- Stated goal:
From the excerpt on investing and pensions in Pakistan, what are the answers to these?
(a) What percentage of Americans held any investment account in 1978?
(b) In what year did Pakistan's Voluntary Pension Scheme regulation come in?
(c) Roughly how much money is sitting in Pakistani real estate?

- Text extract:
Tirmizi’s answer is contrarian and, to him, settled. “In no country in the world that has a large base of investors was investor education the thing that made people invest. It’s always one thing and one thing alone — retirement savings.” America had only 3.5% of people holding any investment account in 1978. Then came the 401(k), letting people route retirement money into the markets, and participation climbed to 62%. Even now, two-thirds of Americans say their first investment was through a company retirement account.
He’s surprisingly generous about Pakistan’s regulator. The SECP, he says, has clarified again and again that this can all be done digitally — it even published an API-connection document. The blocker isn’t regulation, it’s incentives. Asset managers are either small shops with no distribution, or bank-owned. And banks read investing as a competitor to deposits, where the net interest margin runs from 4% in a bad year to 8% in a good one. The real competitor to investing, he insists, is the roughly $1.5 trillion sitting in Pakistani real estate — $150 to $200 billion of which, in his view, has no business being there — against an industry deposit base of around $90 billion.
The pension bomb, and the one law Pakistan got right
Pakistan, Tirmizi argues, has quietly written some of the best retirement-savings law in Asia. The Voluntary Pension Scheme regulation came in 2005, individualised provident funds and the rest by 2008, with what he calls “incredible foresight” — permissions for products that still don’t exist in the local market, and that don’t exist at all in India, Bangladesh, Indonesia, or Malaysia. The problem is that almost no one has built on it.
The model he’d recommend has three parts: individualised accounts with strong, safe defaults because most people don’t know where to invest; a tax penalty to stop people pulling money out before retirement; and the ability to borrow against the balance so they don’t feel trapped. The private-sector framework already allows all of this. The harder, more expensive job is moving the government onto it — and the part he’s most worried about, because the bureaucracy is united against pension reform in a way it isn’t against privatisation. Meanwhile, as Muzamil notes from a conversation with a former KP finance minister, the government’s pension liability is, in Tirmizi’s words, “exploding as we speak.”

Contour labeling entries:

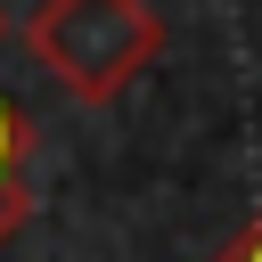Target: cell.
<instances>
[{
    "mask_svg": "<svg viewBox=\"0 0 262 262\" xmlns=\"http://www.w3.org/2000/svg\"><path fill=\"white\" fill-rule=\"evenodd\" d=\"M25 213H33V180H0V246L25 229Z\"/></svg>",
    "mask_w": 262,
    "mask_h": 262,
    "instance_id": "3",
    "label": "cell"
},
{
    "mask_svg": "<svg viewBox=\"0 0 262 262\" xmlns=\"http://www.w3.org/2000/svg\"><path fill=\"white\" fill-rule=\"evenodd\" d=\"M213 262H262V213H254V221H246V229H237V237H229Z\"/></svg>",
    "mask_w": 262,
    "mask_h": 262,
    "instance_id": "4",
    "label": "cell"
},
{
    "mask_svg": "<svg viewBox=\"0 0 262 262\" xmlns=\"http://www.w3.org/2000/svg\"><path fill=\"white\" fill-rule=\"evenodd\" d=\"M25 49L66 98L106 106L164 57V16L156 0H41L25 16Z\"/></svg>",
    "mask_w": 262,
    "mask_h": 262,
    "instance_id": "1",
    "label": "cell"
},
{
    "mask_svg": "<svg viewBox=\"0 0 262 262\" xmlns=\"http://www.w3.org/2000/svg\"><path fill=\"white\" fill-rule=\"evenodd\" d=\"M25 156H33V123H25V106L0 90V180H25Z\"/></svg>",
    "mask_w": 262,
    "mask_h": 262,
    "instance_id": "2",
    "label": "cell"
}]
</instances>
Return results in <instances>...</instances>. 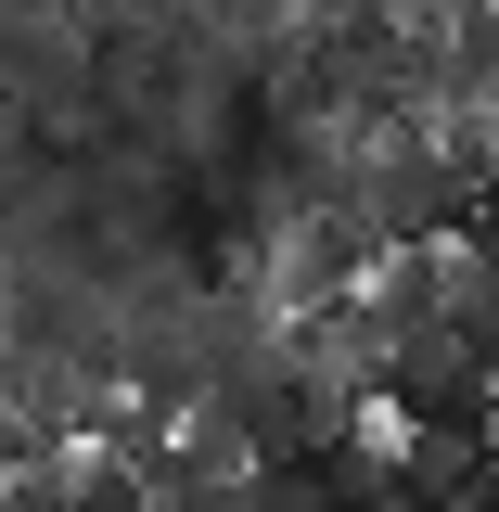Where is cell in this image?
I'll return each mask as SVG.
<instances>
[{
    "mask_svg": "<svg viewBox=\"0 0 499 512\" xmlns=\"http://www.w3.org/2000/svg\"><path fill=\"white\" fill-rule=\"evenodd\" d=\"M474 192H487V180H474V167H461L448 141L397 128V141H384V154H372V167H359L346 192H333V205H346V218H359L372 244H461Z\"/></svg>",
    "mask_w": 499,
    "mask_h": 512,
    "instance_id": "obj_1",
    "label": "cell"
},
{
    "mask_svg": "<svg viewBox=\"0 0 499 512\" xmlns=\"http://www.w3.org/2000/svg\"><path fill=\"white\" fill-rule=\"evenodd\" d=\"M372 397L397 410V436H436V448H499V372L474 359V346H448V333H423V346L372 359Z\"/></svg>",
    "mask_w": 499,
    "mask_h": 512,
    "instance_id": "obj_2",
    "label": "cell"
},
{
    "mask_svg": "<svg viewBox=\"0 0 499 512\" xmlns=\"http://www.w3.org/2000/svg\"><path fill=\"white\" fill-rule=\"evenodd\" d=\"M372 256H384V244L346 218V205H308V218L282 231V269H269V295H282L295 320H308V308H346V295L372 282Z\"/></svg>",
    "mask_w": 499,
    "mask_h": 512,
    "instance_id": "obj_3",
    "label": "cell"
},
{
    "mask_svg": "<svg viewBox=\"0 0 499 512\" xmlns=\"http://www.w3.org/2000/svg\"><path fill=\"white\" fill-rule=\"evenodd\" d=\"M448 346H474V359L499 372V244L448 256Z\"/></svg>",
    "mask_w": 499,
    "mask_h": 512,
    "instance_id": "obj_4",
    "label": "cell"
},
{
    "mask_svg": "<svg viewBox=\"0 0 499 512\" xmlns=\"http://www.w3.org/2000/svg\"><path fill=\"white\" fill-rule=\"evenodd\" d=\"M64 487H77V448H26L0 474V512H64Z\"/></svg>",
    "mask_w": 499,
    "mask_h": 512,
    "instance_id": "obj_5",
    "label": "cell"
},
{
    "mask_svg": "<svg viewBox=\"0 0 499 512\" xmlns=\"http://www.w3.org/2000/svg\"><path fill=\"white\" fill-rule=\"evenodd\" d=\"M64 512H154V487H141L128 461H103V448H77V487H64Z\"/></svg>",
    "mask_w": 499,
    "mask_h": 512,
    "instance_id": "obj_6",
    "label": "cell"
},
{
    "mask_svg": "<svg viewBox=\"0 0 499 512\" xmlns=\"http://www.w3.org/2000/svg\"><path fill=\"white\" fill-rule=\"evenodd\" d=\"M244 512H333V500L308 487V461H256V474H244Z\"/></svg>",
    "mask_w": 499,
    "mask_h": 512,
    "instance_id": "obj_7",
    "label": "cell"
},
{
    "mask_svg": "<svg viewBox=\"0 0 499 512\" xmlns=\"http://www.w3.org/2000/svg\"><path fill=\"white\" fill-rule=\"evenodd\" d=\"M154 512H244V487H154Z\"/></svg>",
    "mask_w": 499,
    "mask_h": 512,
    "instance_id": "obj_8",
    "label": "cell"
},
{
    "mask_svg": "<svg viewBox=\"0 0 499 512\" xmlns=\"http://www.w3.org/2000/svg\"><path fill=\"white\" fill-rule=\"evenodd\" d=\"M77 0H0V39H26V26H64Z\"/></svg>",
    "mask_w": 499,
    "mask_h": 512,
    "instance_id": "obj_9",
    "label": "cell"
},
{
    "mask_svg": "<svg viewBox=\"0 0 499 512\" xmlns=\"http://www.w3.org/2000/svg\"><path fill=\"white\" fill-rule=\"evenodd\" d=\"M0 295H13V269H0Z\"/></svg>",
    "mask_w": 499,
    "mask_h": 512,
    "instance_id": "obj_10",
    "label": "cell"
}]
</instances>
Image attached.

- Expected answer:
(a) 3.5%
(b) 2005
(c) About $1.5 trillion